À un moment où l’information fuse de toutes parts, il nous a paru intéressant de l’ancrer dans des textes très anciens, afin que l’actualité et l’histoire se miroitent et s’éclairent dans un regard tantôt ou tout ensemble stimulant et amusé, songeur ou inquiet.

→ EXTRAIT DE DONNÉES
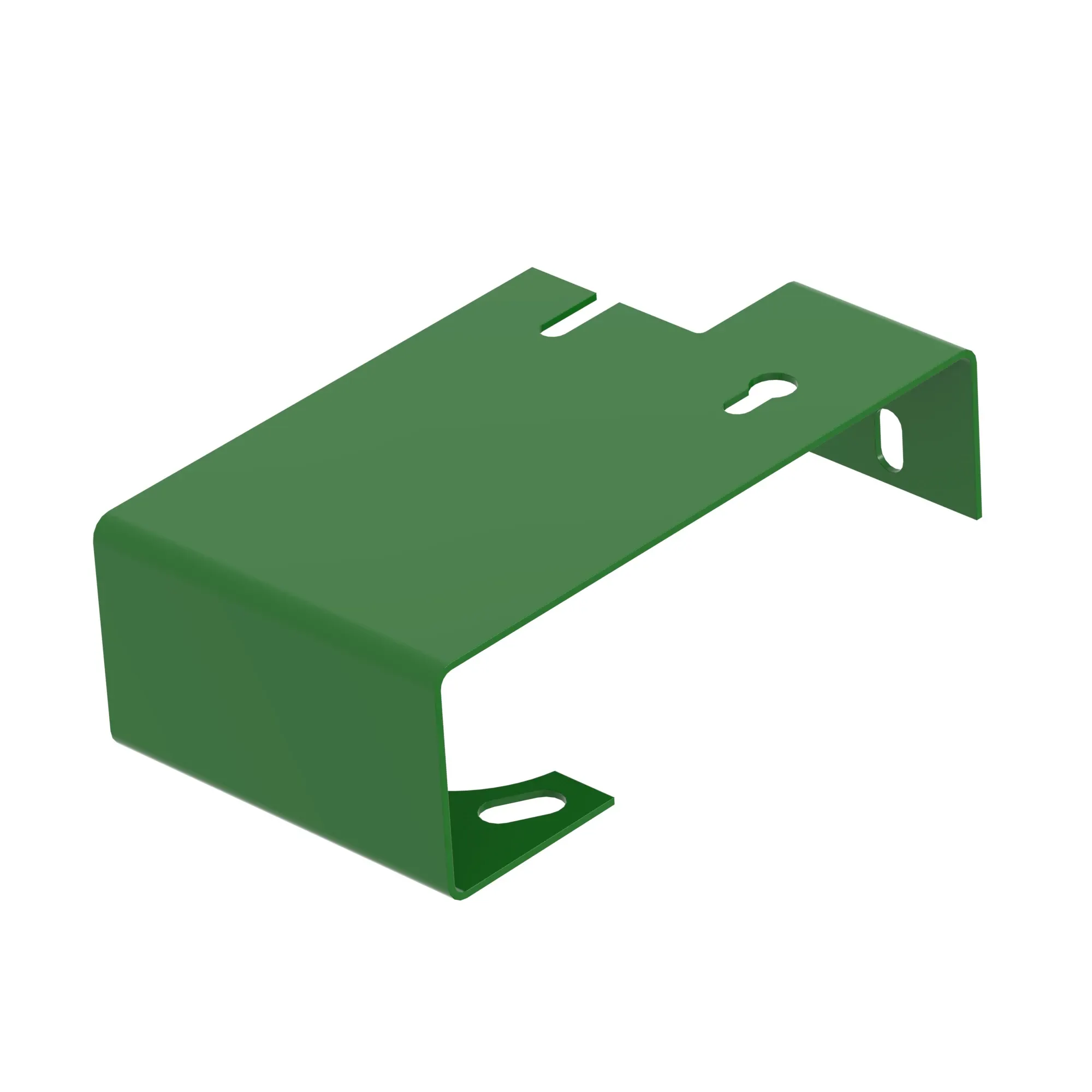 John Deere Rethreshing Sensor Bracket - CQ41635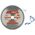 Norton Clipper Tarcza pilarska widiowa LA.250.30.Z60.1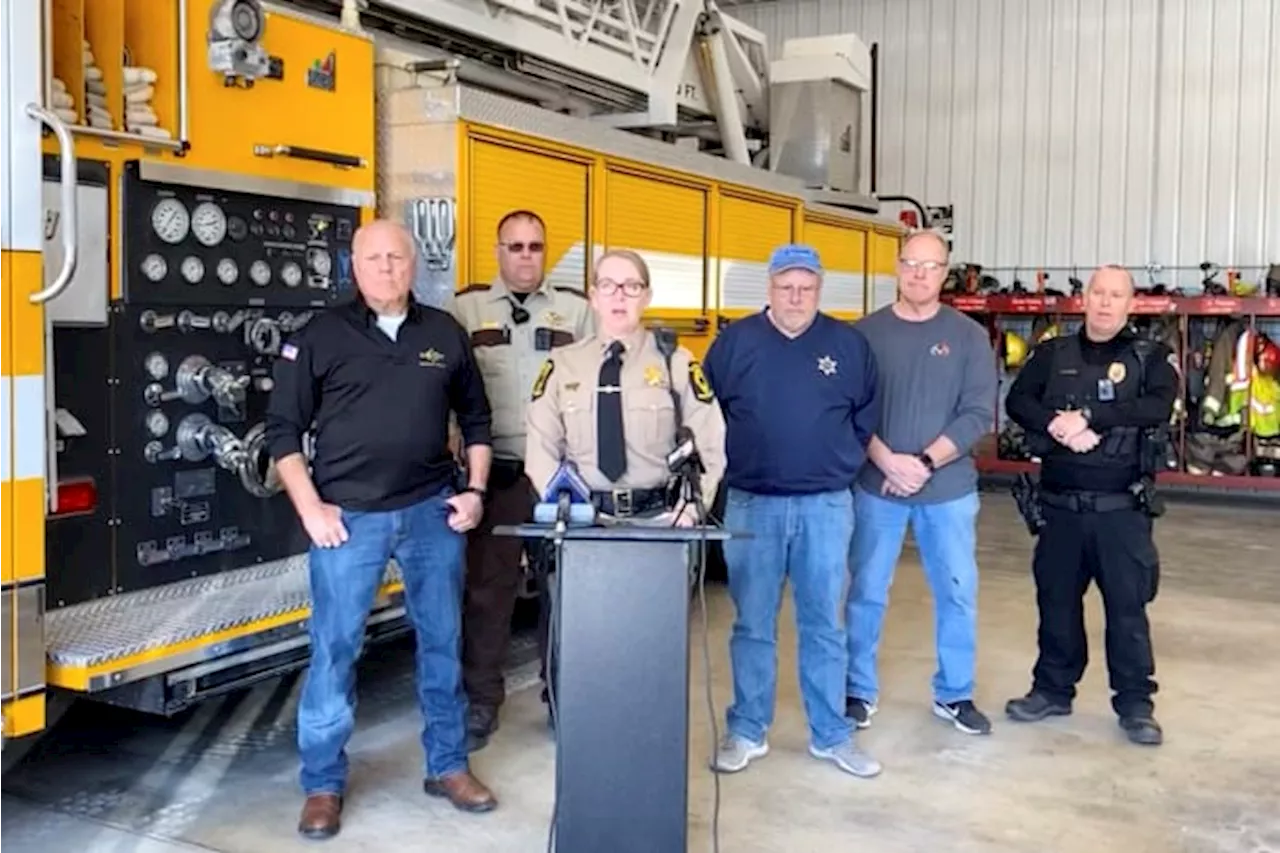 3 children and 2 adults die after school bus collides with semi in Illinois, authorities say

→ CONSIGNE 1
D'après le texte à lire, dans quoi a-t-il paru intéressant d'ancrer l'information ?
→ CONSIGNE 2
Poursuivez le texte sur l'information et les textes anciens après sa dernière phrase.

→ RÉPONSE 1
Dans des textes très anciens.

→ RÉPONSE 2
La bombance des fêtes de fin d’année se poursuit, au grand dam des régimes, avec la traditionnelle galette frangipanée qui finit d’achever les estomacs. Ce moment saturnal crée une tête couronnée du moment (et même deux !), parfois au prix d’un délicat jeu de diplomatie de la table. D’où vient cette féérie des mages orientaux, que l’on fait approcher de la crèche et qui finissent dans nos assiettes ? Pourtant, le point de départ n’est qu’une simple et unique mention dans l’Évangile de Mathieu.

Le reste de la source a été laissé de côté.